The McGee-Wilcox Family 1853-1864 of Douglas County, Oregon

by Pat Wilcox-Kennedy
Medford, OR

On Tuesday, 15 March 1859, at 4:30 in the morning, the steamer Brother Jonathan arrived from San Francisco bringing the news of the admission of Oregon as a state of the Union. The bill for admission of the state had passed Congress and received the signature of the President Buchanan, on the 11th of February, 29 days before the news reached Portland. Oregon was then the 33rd state to be added to the growing family of states.

Before this, the Oregon Territory worked on many questions of statehood by the constitution and its self-support. In Laws of the Territory Of Oregon, enacted during the tenth regular session of the legislative assembly, begun, 6 December 1858, and concluded 22 January 1859 in the eighty-second year of the independence of the United States. Listed in the book was member of the legislature, house of representatives, one “A. E. McGee, Douglas.”

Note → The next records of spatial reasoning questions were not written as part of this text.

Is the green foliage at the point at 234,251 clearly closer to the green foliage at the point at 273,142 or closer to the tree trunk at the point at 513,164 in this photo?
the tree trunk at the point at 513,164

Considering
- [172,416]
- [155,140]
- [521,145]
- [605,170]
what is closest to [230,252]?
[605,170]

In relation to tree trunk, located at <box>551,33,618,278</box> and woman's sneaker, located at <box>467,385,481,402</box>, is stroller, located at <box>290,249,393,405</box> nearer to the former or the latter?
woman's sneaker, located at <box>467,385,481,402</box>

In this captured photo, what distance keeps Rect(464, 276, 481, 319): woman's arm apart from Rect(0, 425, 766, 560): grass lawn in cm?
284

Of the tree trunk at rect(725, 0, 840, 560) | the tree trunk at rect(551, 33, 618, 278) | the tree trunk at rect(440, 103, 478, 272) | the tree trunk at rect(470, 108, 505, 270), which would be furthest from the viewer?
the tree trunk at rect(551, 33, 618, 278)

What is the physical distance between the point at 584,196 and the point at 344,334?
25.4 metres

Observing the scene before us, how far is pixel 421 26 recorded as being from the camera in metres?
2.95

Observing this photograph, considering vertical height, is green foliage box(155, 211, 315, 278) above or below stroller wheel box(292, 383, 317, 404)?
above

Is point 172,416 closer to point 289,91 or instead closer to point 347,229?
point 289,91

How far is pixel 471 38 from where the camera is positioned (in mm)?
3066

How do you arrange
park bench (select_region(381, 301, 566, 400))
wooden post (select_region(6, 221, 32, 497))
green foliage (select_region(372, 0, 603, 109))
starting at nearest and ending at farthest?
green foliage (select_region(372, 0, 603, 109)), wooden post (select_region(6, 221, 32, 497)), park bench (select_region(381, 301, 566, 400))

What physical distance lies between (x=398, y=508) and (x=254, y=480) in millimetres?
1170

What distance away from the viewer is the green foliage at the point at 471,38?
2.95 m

A. E. McGee of Douglas County, Oregon is an ancestor to the many McGee-Wilcox relatives who are still living in Oregon. A person almost needs to hold up both hands, to count the generations. And another great item for us McGee-Wilcox relatives to pop the buttons on our shirts, is the land that A. E. McGee’s brother, William D. McGee, homestead and bought with his Missouri gold in 1864, and this land is still owned by the family. I come down from the William D. McGee and his wife, Jane Caroline Nelson, line and my great-grandchildren are the seventh generation being born and living in Oregon. I guess we can really celebrate the 150th Birthday of Oregon!

Abraham Endsley McGee, also known as A. E. McGee, was born 16 July 1817 in what is now Guilford county, North Carolina. His death was 3 December 1867, Portland, Oregon and he is buried in the Masonic Cemetery, Oakland, Douglas county, Oregon. He married Margaret Bellis, the 2nd of December 1841 in Ray county, Missouri. The date of their arrival to Oregon Territory by wagon train over the Oregon Trail, was 25 August 1853 and they settled in Douglas county. Their Oregon Donation Land Claim number #178. Not having any children of their own, they were in many ways parents to a number of children that they helped along the way of their lives.

Abraham Endsley McGee and William D. McGee and others of their family left the area of what is now Guilford county, North Carolina, in the year of ca 1830, for Ray county, Missouri. It was a very long trip by wagon and after their arrival, they were soon land owners, who raised corn, tobacco and many other things to make a living in the good old Missouri soil. Soon after Abraham Endsley McGee came to the Oregon Territory in 1853, he started writing letters to his family back in Ray county, Missouri, to move to Oregon Territory. He found a farm for sale, close to his farm in the Oakland, Oregon area and wrote to his brother, William D. McGee, that it was a good farm for him to own. But that he would need to bring over $3000.00 in gold to purchase the farm, due to the Civil War and confederate paper money was worthless.

The 1864 Oregon Trail wagon trip to Oregon from Missouri, with the hidden gold in the wagon was a long drawn out trip, with no bad side events, in all a good trip for the family. That is, once they had picked up William D. McGee, who had gone ahead by foot, to friends farms and by hiding in corn fields in Kansas to escape the trying times of things in the area due to the Civial War. Many of William D McGee’s children and his siblings, also came at this time to Oregon and settled. The wagon train spent their last night of the trip in the Sutherlin, Oregon area and when they entered Oakland—- a great number of the towns people were waving and there to greet them. And it was said, that the oxen were in great health and their fur-hides just glistened in the sun shine.

It is a wonderful feeling to know my family history, so much of the oral stories have been passed down through the generations and I have found many new records, by researching, old family letters, reading the maps and many books and the great joy of gathering more family history.

In memory of Abraham Endsley McGee, who was in the Oregon Legislature in the years of 1858 to 1859, when the Oregon Territory legislature, was working and placing their votes about the road to statehood, which was a long and rocky road. Because of the children that he and his wife did not have…… we of the McGee-Wilcox family are so proud to be the many later generations of his family……we can call him our Uncle, Great Uncle, Great-Great Uncle and Great-Great-Great Uncle Abraham Endsley McGee.